-- begin Document segment --

So, at 55 years of age, they actually probably do have a retirement plan. They probably want to step away from the business. So, a lot of the things we're talking about and challenging family matters and succession being really high issues, you can really start to understand when you've got 55-year-olds that are still in that rising gen position.

Rebecca Archer

It's so interesting, I think, how it reflects the different sort of personalities of different generations. It's great to see that reflected in the survey.

Kirsten Taylor-Martin 

Absolutely, and what we are seeing at the moment is with an aging population, we're seeing up to three, three generations working in the one business at the one point in time and four generations alive. So, everything Heather and I are talking about at the moment and we're talking about two generations, but this is just going to continue to escalate as we have an aging population because you're going to have three, four generations working together

Rebecca Archer

And there'll be all the complexities that come with that as the generations hash out what they perhaps don't love about each other's generations. So, talk to us about the difference in other responses between the generations.

Heather Gouveia 

Let's start with AI. I think always a topic of conversation at the moment. So, what we saw was 18 per cent of our respondents in the incumbent generation saw AI as a challenge. This actually surprised me. I thought that there would be more of the older generation that would see AI as a threat, and interesting, the respondents from the incumbent generation that did find it as a challenge were predominantly in professional services and finance industries.

In comparison, there was only one respondent from the rising generation that saw AI as a challenge. So, I don't know, perhaps the rising generation only see AI as an opportunity. They don't see it as a challenge or a threat and are more potentially willing to embrace the change that AI is definitely going to bring over the next couple of years.

-- end Document segment --
-- begin Data shown --

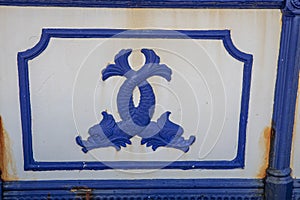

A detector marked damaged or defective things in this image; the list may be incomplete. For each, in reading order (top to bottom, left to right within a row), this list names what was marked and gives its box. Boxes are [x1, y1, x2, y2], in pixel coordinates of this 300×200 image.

rust stain [0, 115, 17, 180]
orange rust streak [0, 115, 17, 181]
rust stain [255, 126, 272, 178]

-- end Data shown --

• Directive:
Write the next part of the discussion about generations working in family businesses, picking up right after its final sentence.

• Result of the task:
Kirsten Taylor-Martin 

I think this result of all the results is going to create really great conversation because it's one thing to see the statistics, but what do they mean in business? And I've already started to sort of bounce it off a few businesses to get their understanding of what does this say to you? But I think there's a big question around, is AI going to cause a disruption that the rising gen have never seen before? And the incumbent generation are very aware of. Are the incumbent generation fearful of the AI?

The other thing that's sort of interesting, which ties back to our previous question is, the rising gen includes people, you know, over 55 years of age, but they didn't see it as a challenge. So, at what age is it?

And to Heather's point, is it more the industry they're in rather than the age that they are? But I did bounce it off my 19-year-old, my own rising gen, and yeah, he said he would never use AI and challenge in the same sentence. He just thinks AI is the greatest opportunity he has ever seen. So much to Heather's point, this is going to be a great one to discuss with family businesses to see how do they see AI in their business.

Rebecca Archer

What are some of the things that family businesses are doing to really showcase the rising generation? Did you sort of unearth anything interesting there?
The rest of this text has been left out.